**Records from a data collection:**

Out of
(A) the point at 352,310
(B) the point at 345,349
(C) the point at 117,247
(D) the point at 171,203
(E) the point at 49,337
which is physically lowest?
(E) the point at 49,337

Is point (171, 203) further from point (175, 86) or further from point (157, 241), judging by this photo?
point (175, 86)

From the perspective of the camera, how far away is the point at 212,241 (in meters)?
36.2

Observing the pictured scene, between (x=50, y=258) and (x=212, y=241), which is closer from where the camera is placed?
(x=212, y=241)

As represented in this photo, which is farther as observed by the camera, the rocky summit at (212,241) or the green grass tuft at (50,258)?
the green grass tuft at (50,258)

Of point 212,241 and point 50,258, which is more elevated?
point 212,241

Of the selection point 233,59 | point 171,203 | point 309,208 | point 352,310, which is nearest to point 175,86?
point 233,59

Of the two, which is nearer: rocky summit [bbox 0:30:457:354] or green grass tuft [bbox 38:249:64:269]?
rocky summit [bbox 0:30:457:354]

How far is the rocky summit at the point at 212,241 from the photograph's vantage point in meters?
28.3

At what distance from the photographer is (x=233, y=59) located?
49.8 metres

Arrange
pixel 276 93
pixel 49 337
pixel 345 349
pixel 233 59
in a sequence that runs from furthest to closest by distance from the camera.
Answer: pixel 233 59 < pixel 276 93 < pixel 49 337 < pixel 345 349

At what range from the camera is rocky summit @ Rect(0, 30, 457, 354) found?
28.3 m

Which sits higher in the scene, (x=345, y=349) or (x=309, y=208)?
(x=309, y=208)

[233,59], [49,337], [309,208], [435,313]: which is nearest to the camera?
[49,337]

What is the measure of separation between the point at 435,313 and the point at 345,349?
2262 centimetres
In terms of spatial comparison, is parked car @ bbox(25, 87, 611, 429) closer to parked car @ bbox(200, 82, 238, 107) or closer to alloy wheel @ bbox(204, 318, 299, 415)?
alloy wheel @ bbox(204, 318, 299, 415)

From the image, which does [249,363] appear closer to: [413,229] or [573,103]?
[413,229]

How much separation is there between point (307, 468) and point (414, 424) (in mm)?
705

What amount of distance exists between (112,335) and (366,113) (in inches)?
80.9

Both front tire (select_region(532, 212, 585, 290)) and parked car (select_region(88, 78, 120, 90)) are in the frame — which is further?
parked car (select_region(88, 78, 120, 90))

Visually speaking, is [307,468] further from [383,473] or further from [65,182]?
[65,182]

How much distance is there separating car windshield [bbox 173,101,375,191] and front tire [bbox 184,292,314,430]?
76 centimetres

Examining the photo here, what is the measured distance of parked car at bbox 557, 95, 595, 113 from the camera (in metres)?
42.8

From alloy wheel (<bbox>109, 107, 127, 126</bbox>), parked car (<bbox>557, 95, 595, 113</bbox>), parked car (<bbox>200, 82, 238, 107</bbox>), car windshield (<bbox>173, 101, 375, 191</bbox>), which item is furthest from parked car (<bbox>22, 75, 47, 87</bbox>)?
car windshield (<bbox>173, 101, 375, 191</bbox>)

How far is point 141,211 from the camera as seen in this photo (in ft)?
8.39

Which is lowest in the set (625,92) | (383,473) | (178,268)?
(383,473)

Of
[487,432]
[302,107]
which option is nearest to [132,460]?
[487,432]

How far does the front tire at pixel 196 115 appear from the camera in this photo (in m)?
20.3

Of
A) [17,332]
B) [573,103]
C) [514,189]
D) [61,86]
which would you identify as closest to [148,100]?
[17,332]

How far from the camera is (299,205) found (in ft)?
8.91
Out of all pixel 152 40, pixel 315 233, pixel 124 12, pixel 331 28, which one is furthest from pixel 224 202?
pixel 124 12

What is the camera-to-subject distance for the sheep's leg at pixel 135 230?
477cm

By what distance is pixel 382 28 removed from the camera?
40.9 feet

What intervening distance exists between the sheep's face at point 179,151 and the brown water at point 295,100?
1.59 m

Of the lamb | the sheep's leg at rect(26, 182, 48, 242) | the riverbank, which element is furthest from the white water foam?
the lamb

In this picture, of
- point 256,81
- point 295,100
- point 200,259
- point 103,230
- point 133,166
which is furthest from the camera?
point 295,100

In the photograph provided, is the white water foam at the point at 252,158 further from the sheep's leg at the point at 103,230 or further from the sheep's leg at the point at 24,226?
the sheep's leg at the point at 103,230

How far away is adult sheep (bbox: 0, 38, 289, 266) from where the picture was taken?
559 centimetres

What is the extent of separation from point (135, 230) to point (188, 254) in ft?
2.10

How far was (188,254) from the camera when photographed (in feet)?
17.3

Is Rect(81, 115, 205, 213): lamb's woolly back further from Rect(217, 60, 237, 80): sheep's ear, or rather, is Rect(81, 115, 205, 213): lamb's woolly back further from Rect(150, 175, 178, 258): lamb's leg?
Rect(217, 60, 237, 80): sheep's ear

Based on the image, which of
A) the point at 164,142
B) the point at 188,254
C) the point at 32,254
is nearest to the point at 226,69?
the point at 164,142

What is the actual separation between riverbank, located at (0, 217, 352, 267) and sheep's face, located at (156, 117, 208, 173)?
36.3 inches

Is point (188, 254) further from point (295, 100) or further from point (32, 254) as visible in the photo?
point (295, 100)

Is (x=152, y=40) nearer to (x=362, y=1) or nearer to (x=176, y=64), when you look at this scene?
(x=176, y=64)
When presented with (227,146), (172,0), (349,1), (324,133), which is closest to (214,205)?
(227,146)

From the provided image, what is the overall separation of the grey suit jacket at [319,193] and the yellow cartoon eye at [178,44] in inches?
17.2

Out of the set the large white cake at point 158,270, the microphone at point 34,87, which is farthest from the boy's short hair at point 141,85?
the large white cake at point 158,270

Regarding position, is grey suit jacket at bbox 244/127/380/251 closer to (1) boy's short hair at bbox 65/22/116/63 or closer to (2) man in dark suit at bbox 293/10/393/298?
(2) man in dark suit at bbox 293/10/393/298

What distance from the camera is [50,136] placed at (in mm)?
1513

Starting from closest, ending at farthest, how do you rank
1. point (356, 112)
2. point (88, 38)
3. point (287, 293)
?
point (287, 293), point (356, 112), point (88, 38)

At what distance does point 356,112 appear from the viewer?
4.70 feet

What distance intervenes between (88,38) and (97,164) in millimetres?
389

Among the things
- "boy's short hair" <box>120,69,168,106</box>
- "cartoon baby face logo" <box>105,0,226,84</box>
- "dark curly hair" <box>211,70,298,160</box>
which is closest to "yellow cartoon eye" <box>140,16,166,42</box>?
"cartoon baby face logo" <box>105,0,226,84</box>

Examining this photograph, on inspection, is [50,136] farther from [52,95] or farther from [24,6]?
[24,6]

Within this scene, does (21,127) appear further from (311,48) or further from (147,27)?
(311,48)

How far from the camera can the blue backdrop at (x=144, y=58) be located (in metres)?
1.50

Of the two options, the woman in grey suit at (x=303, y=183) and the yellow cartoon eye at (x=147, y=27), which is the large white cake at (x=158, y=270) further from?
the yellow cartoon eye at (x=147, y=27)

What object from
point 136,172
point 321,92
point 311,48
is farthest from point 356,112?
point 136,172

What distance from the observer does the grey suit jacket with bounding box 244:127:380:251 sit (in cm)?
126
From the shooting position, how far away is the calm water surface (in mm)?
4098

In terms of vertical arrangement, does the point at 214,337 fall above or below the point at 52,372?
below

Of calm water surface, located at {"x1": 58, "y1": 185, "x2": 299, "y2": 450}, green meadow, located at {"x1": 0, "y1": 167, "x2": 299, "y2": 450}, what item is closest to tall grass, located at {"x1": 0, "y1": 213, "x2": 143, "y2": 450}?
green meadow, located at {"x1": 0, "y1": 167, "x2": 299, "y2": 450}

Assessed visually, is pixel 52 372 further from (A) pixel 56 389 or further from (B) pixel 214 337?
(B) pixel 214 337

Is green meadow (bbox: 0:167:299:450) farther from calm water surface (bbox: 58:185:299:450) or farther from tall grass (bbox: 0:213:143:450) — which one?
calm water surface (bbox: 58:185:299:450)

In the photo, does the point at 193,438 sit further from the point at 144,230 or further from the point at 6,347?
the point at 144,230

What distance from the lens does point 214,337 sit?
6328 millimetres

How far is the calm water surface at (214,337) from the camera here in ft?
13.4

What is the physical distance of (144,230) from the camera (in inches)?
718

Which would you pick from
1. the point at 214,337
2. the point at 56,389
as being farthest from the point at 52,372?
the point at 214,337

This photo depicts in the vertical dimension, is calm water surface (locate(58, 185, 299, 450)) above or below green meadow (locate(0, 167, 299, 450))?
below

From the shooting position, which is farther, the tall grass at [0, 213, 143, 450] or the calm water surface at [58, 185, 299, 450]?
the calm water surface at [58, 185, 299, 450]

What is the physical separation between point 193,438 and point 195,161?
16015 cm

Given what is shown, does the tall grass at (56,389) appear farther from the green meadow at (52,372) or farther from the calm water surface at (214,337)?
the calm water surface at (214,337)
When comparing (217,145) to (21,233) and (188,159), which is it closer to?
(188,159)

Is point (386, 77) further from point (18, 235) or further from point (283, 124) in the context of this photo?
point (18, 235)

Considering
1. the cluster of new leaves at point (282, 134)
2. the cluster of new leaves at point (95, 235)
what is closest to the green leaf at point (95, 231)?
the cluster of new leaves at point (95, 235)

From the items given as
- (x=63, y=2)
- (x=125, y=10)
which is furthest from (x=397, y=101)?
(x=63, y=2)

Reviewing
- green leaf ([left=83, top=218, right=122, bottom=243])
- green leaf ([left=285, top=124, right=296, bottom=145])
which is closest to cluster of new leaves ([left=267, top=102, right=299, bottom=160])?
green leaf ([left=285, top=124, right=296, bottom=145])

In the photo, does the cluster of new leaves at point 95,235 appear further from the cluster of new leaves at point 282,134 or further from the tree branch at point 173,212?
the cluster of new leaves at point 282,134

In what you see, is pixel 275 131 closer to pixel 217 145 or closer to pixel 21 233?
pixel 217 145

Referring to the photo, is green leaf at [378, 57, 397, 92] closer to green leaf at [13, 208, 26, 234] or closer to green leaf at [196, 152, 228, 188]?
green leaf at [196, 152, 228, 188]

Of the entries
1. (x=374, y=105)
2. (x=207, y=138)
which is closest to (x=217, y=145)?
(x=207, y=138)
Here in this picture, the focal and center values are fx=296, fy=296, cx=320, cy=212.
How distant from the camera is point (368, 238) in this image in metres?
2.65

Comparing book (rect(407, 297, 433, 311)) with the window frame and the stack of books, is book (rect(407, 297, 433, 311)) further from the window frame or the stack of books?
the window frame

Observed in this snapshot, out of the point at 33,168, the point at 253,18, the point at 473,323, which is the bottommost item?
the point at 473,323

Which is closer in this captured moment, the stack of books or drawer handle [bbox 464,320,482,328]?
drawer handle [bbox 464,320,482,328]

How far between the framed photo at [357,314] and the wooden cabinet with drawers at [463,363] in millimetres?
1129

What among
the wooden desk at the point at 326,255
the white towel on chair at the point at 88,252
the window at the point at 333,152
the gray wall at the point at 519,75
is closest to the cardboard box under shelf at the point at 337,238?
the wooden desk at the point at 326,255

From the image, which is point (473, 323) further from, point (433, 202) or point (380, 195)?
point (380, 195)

**TASK DETAILS:**
Copy the material above word for word, from the line with "Assessed visually, is" to the line with "6328 millimetres", and include both of those lines.

**ANSWER IN FULL:**
Assessed visually, is pixel 52 372 further from (A) pixel 56 389 or further from (B) pixel 214 337?
(B) pixel 214 337

Is green meadow (bbox: 0:167:299:450) farther from calm water surface (bbox: 58:185:299:450) or farther from tall grass (bbox: 0:213:143:450) — which one?
calm water surface (bbox: 58:185:299:450)

In the photo, does the point at 193,438 sit further from the point at 144,230 or further from the point at 6,347?
the point at 144,230

What distance from the lens does point 214,337 sit?
6328 millimetres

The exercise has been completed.